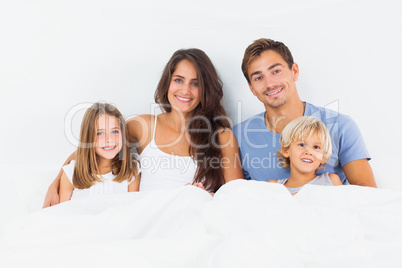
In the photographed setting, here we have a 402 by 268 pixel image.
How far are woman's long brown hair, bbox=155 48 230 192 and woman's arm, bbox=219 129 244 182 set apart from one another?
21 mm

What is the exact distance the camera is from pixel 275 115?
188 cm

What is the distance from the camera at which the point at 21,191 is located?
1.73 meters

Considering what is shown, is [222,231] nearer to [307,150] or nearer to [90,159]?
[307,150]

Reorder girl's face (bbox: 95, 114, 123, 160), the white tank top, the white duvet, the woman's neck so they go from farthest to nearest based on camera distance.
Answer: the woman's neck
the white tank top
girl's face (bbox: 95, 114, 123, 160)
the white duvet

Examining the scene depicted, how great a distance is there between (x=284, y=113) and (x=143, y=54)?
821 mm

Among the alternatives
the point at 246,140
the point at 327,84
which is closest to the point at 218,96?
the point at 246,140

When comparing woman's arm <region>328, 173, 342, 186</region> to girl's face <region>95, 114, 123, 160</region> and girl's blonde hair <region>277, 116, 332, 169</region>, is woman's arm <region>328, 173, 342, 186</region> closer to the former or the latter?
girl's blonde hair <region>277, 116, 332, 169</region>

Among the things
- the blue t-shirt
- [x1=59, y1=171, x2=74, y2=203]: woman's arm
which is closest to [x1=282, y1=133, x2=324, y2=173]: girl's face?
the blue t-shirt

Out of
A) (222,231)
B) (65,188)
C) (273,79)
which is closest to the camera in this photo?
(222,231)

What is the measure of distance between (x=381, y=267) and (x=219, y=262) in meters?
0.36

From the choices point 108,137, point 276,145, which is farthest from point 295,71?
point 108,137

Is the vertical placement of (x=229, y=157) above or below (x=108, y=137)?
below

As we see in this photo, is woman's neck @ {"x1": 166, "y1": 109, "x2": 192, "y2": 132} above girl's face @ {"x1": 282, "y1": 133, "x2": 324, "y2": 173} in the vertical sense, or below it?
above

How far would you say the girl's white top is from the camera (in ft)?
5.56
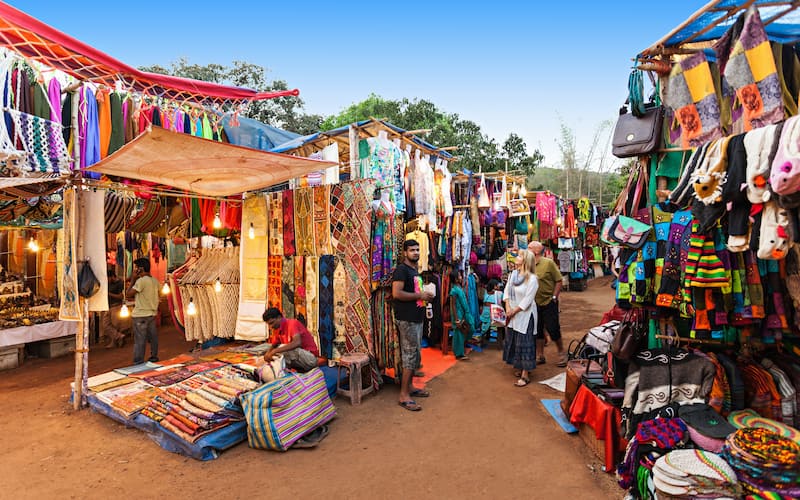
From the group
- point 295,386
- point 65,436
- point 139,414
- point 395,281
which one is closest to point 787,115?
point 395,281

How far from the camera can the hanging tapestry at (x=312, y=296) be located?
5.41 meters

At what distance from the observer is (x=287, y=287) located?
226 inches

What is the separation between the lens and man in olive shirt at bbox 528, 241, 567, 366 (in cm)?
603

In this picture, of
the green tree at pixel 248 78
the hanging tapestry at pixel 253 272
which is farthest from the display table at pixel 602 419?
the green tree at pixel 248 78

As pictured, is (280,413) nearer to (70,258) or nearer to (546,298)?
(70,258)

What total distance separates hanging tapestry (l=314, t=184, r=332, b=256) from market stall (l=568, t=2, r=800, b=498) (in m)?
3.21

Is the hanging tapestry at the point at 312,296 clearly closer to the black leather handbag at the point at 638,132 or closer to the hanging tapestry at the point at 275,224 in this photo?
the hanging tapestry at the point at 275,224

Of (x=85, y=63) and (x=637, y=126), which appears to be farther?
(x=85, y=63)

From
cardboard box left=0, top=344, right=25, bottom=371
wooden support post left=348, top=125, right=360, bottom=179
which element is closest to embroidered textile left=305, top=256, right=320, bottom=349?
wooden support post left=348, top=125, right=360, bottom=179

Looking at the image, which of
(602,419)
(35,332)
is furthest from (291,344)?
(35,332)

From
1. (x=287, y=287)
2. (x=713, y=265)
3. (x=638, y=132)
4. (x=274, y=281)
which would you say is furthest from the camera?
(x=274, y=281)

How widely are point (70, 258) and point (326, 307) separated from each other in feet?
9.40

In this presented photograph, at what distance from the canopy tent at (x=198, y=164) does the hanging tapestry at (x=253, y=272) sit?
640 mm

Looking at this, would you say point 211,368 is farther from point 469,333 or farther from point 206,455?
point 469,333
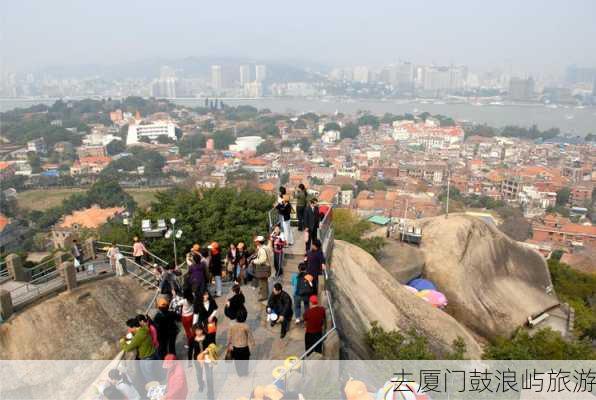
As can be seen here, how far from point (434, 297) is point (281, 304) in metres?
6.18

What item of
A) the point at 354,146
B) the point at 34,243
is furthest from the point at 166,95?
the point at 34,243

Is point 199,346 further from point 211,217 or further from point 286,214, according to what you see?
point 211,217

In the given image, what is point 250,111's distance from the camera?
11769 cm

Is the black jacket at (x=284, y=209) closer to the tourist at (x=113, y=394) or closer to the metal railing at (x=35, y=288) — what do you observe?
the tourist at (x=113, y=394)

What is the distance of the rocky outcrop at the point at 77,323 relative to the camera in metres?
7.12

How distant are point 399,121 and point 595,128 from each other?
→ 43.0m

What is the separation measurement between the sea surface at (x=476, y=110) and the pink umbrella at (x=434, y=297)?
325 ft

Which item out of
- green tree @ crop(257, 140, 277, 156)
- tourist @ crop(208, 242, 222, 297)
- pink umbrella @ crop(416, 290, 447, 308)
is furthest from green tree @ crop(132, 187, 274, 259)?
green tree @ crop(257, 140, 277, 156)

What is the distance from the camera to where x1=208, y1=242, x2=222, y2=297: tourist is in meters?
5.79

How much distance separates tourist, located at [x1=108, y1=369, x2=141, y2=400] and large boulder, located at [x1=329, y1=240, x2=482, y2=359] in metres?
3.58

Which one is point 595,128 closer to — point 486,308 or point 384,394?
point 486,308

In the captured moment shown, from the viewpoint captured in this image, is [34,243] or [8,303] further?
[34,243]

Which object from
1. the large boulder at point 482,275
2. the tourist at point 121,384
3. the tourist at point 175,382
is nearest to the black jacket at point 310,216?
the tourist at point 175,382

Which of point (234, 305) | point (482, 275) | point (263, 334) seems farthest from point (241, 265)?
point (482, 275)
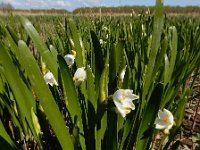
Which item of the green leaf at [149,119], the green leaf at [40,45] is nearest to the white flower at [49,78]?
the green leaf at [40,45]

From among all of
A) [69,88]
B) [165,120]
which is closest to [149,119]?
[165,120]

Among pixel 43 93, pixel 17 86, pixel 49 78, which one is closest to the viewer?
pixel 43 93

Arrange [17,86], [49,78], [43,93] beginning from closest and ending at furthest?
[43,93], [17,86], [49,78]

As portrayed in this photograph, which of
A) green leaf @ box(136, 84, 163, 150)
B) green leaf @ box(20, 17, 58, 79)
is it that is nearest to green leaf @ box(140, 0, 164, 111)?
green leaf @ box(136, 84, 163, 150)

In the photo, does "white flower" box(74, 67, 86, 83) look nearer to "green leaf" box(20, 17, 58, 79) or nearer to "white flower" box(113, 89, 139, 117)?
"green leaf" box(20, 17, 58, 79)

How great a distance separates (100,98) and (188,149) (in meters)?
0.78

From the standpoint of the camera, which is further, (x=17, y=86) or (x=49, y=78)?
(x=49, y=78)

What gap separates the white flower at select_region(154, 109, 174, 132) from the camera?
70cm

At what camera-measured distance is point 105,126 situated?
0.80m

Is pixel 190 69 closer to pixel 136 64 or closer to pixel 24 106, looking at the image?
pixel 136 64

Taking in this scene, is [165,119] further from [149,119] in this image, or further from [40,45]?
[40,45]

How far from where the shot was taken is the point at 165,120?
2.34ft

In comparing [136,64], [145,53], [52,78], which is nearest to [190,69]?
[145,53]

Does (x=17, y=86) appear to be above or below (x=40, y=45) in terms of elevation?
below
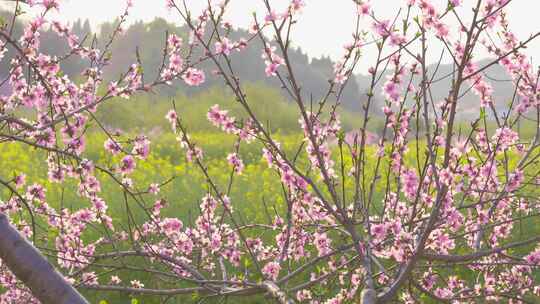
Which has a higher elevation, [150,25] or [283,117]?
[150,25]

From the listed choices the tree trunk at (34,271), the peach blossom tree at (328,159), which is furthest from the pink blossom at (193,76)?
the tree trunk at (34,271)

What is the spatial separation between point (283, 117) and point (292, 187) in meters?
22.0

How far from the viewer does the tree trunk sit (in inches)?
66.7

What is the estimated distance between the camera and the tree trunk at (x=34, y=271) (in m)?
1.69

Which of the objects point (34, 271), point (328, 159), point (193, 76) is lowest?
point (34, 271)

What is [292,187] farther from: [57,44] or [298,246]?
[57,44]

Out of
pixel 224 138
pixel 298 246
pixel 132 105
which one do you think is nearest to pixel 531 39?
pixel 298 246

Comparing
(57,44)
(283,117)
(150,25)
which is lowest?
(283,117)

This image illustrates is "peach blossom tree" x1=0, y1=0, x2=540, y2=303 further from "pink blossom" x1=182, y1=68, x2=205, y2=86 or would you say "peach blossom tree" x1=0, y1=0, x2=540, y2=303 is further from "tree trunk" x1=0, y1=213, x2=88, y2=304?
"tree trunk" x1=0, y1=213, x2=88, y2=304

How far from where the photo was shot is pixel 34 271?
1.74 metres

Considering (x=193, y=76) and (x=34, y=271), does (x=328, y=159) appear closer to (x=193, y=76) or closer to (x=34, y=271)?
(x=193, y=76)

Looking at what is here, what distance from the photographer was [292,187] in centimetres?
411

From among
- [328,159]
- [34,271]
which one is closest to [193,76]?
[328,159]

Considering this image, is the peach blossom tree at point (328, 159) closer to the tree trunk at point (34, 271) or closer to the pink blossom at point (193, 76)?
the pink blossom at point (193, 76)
__________________________________________________
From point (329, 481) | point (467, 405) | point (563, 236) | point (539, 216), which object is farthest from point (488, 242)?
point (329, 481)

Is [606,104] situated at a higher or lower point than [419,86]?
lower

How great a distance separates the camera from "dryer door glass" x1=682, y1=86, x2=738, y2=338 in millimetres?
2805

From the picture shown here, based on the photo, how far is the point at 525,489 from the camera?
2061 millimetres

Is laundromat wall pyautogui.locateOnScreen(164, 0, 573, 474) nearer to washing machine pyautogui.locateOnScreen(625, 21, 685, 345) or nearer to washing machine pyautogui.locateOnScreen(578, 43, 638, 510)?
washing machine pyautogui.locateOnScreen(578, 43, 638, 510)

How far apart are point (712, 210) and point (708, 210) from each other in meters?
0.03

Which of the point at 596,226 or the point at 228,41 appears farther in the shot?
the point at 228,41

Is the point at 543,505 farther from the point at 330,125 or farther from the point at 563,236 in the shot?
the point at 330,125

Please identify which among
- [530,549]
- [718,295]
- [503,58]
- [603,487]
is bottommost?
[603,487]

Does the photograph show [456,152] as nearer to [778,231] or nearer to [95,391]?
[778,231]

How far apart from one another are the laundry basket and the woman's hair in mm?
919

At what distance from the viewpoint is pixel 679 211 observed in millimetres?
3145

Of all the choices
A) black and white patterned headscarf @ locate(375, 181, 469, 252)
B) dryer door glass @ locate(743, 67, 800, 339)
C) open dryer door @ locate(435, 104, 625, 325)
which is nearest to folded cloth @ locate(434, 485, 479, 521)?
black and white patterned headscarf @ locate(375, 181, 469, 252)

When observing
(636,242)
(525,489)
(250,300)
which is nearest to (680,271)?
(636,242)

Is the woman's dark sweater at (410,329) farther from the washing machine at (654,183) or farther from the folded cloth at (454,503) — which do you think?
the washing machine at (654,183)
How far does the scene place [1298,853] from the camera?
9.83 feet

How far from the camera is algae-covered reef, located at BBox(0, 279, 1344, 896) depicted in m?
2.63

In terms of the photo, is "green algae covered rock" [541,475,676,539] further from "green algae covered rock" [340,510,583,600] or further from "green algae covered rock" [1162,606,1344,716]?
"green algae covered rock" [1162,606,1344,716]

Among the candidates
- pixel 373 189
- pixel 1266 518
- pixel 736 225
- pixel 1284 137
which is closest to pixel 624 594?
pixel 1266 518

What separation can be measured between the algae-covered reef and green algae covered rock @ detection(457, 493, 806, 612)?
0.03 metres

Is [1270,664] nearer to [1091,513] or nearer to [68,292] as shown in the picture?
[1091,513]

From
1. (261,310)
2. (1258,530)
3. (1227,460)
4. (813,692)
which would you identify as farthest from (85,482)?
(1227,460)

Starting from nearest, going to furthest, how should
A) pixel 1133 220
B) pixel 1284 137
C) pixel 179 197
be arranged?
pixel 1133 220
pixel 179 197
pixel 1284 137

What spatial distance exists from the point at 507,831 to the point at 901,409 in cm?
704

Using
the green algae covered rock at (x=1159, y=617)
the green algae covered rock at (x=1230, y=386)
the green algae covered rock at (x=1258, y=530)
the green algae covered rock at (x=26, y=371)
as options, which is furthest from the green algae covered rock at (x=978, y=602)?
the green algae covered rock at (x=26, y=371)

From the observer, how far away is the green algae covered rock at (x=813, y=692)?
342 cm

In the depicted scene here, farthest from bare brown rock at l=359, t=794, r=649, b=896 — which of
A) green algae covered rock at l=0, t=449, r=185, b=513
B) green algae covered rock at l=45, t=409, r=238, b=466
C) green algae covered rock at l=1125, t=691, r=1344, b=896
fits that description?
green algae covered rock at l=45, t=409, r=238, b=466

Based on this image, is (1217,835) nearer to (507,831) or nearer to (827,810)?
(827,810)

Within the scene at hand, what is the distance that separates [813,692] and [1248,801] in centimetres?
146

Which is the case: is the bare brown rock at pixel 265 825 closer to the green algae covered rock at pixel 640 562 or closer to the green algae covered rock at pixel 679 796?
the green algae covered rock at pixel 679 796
__________________________________________________
## Stated task
Report every line of the listing above that contains the word "folded", matching uppercase and lowercase exactly.

## Worked solution
which is nearest to folded cloth @ locate(434, 485, 479, 521)?
Is the woman's dark sweater at (410,329) farther from the washing machine at (654,183) or farther from the folded cloth at (454,503) — which do you think?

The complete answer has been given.